In the wake of information leaked by Edward Snowden, the National Security Agency (NSA) has been swamped by an 888% surge in Freedom of Information Act (FOIA) requests. Clearly, Americans want to find out how the NSA snooping programs affect them personally.
Indeed, the thousands of FOIA requests filed by Americans since June far outnumber the mere hundreds that it received annually in previous years.
According to Alcindor, the NSA only received 257 FOIA requests during the last fiscal year. Shortly after the first Snowden leak appeared on June 6, however, the agency became flooded with 1,302 requests almost immediately. During the following three months, the paper reported, the NSA received 2,538 requests, the likes of which have inundated the government staffers tasked with responding for the open records requests.
Pamela Phillips, the chief of the NSA Freedom of Information Act and Privacy Act Office, told the paper that “This was the largest spike we've ever had.”
“We've had requests from individuals who want any records we have on their phone calls, their phone numbers, their e-mail addresses, their IP addresses, anything like that,” Phillips said.
Unfortunately for those thousands of Americans, however, the NSA isn't being all that helpful. Even though the NSA is experiencing thousands of similar requests from Americans wanting to know if and how they've been targeted, the agency has been responding by refusing to admit what kind of intelligence, if any, it’s collected.

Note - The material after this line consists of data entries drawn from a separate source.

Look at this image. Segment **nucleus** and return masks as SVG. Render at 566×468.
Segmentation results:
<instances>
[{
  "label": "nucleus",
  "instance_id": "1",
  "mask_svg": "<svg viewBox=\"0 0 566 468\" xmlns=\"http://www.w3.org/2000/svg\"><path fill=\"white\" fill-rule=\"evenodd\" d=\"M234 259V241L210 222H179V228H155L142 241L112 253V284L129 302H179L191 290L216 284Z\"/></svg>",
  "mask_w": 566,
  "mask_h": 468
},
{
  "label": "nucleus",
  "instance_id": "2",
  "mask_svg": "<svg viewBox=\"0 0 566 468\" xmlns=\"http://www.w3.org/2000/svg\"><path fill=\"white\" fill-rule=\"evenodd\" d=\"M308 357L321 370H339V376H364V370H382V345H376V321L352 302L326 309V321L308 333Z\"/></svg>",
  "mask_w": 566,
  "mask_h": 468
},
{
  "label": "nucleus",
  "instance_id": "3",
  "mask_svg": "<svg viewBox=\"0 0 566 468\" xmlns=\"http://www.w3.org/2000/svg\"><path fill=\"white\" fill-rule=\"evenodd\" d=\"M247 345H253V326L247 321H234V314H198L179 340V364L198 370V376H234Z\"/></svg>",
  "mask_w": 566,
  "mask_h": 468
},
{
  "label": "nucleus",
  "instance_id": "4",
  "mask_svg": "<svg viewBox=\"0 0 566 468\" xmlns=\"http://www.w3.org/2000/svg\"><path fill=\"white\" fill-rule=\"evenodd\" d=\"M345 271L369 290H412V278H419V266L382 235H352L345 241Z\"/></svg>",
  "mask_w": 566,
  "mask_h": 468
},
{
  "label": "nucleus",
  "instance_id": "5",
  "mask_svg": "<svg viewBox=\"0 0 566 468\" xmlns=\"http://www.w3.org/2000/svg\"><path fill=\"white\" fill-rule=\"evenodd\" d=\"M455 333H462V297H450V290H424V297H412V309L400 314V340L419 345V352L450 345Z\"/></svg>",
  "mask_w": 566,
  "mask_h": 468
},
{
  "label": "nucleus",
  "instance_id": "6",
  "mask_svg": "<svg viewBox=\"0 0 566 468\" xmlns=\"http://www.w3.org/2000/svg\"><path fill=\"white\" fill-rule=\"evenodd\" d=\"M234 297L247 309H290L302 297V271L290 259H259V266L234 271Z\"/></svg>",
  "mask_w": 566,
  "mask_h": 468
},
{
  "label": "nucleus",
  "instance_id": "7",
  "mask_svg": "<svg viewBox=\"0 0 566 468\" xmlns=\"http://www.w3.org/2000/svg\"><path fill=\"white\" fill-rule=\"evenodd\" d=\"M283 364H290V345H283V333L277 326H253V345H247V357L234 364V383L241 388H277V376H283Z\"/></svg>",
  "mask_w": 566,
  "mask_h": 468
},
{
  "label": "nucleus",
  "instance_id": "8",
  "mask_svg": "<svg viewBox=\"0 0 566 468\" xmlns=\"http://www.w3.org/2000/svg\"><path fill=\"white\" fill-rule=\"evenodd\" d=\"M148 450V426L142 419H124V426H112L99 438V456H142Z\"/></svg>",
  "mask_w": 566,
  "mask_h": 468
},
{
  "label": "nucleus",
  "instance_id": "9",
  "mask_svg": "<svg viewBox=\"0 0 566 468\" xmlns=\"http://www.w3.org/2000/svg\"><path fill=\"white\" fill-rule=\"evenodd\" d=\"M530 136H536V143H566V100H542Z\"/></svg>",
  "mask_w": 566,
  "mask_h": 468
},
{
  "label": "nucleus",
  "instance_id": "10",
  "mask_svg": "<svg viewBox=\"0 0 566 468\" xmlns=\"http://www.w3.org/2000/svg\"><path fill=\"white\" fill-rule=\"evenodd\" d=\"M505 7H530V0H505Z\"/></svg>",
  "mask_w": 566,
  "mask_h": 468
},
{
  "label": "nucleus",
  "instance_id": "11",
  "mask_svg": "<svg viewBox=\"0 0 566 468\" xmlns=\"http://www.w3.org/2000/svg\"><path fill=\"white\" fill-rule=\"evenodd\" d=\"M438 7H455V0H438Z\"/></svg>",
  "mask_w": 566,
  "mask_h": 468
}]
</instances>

The NSA's stance on the matter is that disclosing information about whether they're investigating or not investigating particular citizens would compromise their surveillance programs and “…cause exceptionally grave damage to the national security.”
Surely this response will do nothing to lessen the legitimate concerns of Americans who fear the potential for malicious misuse of such information. The Supreme Court has also not offered any support, so far, declining to consider a complaint related to phone snooping.